▶ Metin bölümü:
↓↓↓
Kırşehir küçük bir kent. Fısıltılar dilden dile. Hatta dedikodular kulaktan kulağa yayılmaya bile başladı. “Falanı müdür yapıyorlarmış, şu kişileri işten atıyorlarmış!, Belediye’ye şu kadar yeni adam alıyorlarmış” diye aslı, astarı olmayan dedikodular kulağımıza gelmeye bile başladı.
Ne olur yapmayın, etmeyin, böyle şeylerle Kırşehir’e zarar vermeyin!
Belediye Başkanı Ekicioğlu’na zaman tanıyın, çalışmasına imkân sunun.
Önceki gün bir esnaf arkadaşımla görüştüm, dedikodudan, fitneden dem vuruyor ve veryansın ediyor.
“Abi Selahattin başkan çok dürüst bir kişi. Kendisiyle akrabalık bağlarımız var. Bunu bilenler akın akın işyerimize gelerek yalvarıp, yakarıp, bizden çocuklarına, kendilerine iş talebinde bulunuyorlar. Yav abi biz İş ve İşçi Bulma Kurumu değiliz ki. Kaldı ki Belediye’nin de böyle bir şansı yok. Ne kadar işsiz varmış memlekette. Vallahi yemin olsun işimize gücümüze bakamıyor, inanın ki işyerimize gidemeyecek duruma geldik…”
İşte böyle bir şey…
İnsanlar özellikle iş ve aş konusunda Başkan Ekicioğlu’ndan büyük beklenti içinde. Ama daha dün bir, bugün iki nerde bulacak Ekicioğlu işi?
Özetle Kırşehir halkının Başkan Ekicioğlu’na biraz zaman tanıması ve yeni istihdam alanları oluşturmasına fırsat verilmesini sağlaması gerekir. Yoksa mevcut belediye çalışanlarını kapının önüne koyup, kendilerini almalarını isteyenler varsa daha çok beklerler diye düşünüyorum.
Son olarak burada Başkan Ekicioğlu’nun sözünü Kırşehir Belediyesi’nde çalışanların da kulaklarına küpe etmelerini öneriyorum:
“Ben koşan bir insanım, benle birlikte koşan devam eder. Koşamayan arkada kalırsa ona da bay bay ederiz.”
***
ANLAYANA…
Kardeşlik!
Mevlâna müritleriyle dolaşırken birkaç köpek birbiriyle oynaşıp duruyorlarmış...
↑↑↑
▶ Kaynak veriler:
↓↓↓
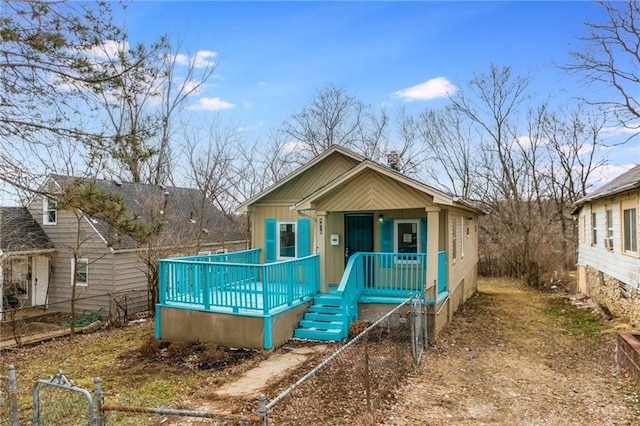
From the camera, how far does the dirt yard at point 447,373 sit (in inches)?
229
↑↑↑
▶ Yapılacak iş:
Kırşehir Belediyesi ve Başkan Ekicioğlu üzerine yazılmış köşe yazısını, son cümlesinden sonra gelecek şekilde devam ettirin.

▶ Sorunun yanıtı:
Müritlerden biri “Ne güzel değil mi kardeşlik!” demiş.
Mevlâna gülmüş:
“Ortalarına bir kemik at da kardeşliklerini o zaman gör!”
***
Biraz da gülelim!
Ne tekme atıp duraysun?
Evli bir kadının üç sevgilisi varmış.
Kocası seyahate çıkmış ve Temel’i eve çağırmış.
Temel tam eve geliyor, bir süre sonra kapı çalıyor.
Kadın "Eyvah kocam!" deyip Temel’i bir torbaya sokuyor. Hatun kişi kapıyı açıyor, başka bir sevgilisi...
Onu da içeri alıyor. Bir kapı sesi daha...
yine "Eyvah kocam!" diyor, açıyor kapıyı üçüncüsü…
O da içeri ve torbaya...
Biraz sonra kapı yine çalıyor, bir bakıyor ki, bu kez gerçekten kocası...
Adam torbaları görünce "Bunlar ne?" diye soruyor...
Karısı, "Pazardan alışveriş yaptım hayatım" diyor...
Adam gidiyor, birinci torbaya bir tekme sallıyor.
Torbadan "gıtgıdaak" sesi geliyor...
İkinciye basıyor tekmeyi, "meeee" sesi geliyor...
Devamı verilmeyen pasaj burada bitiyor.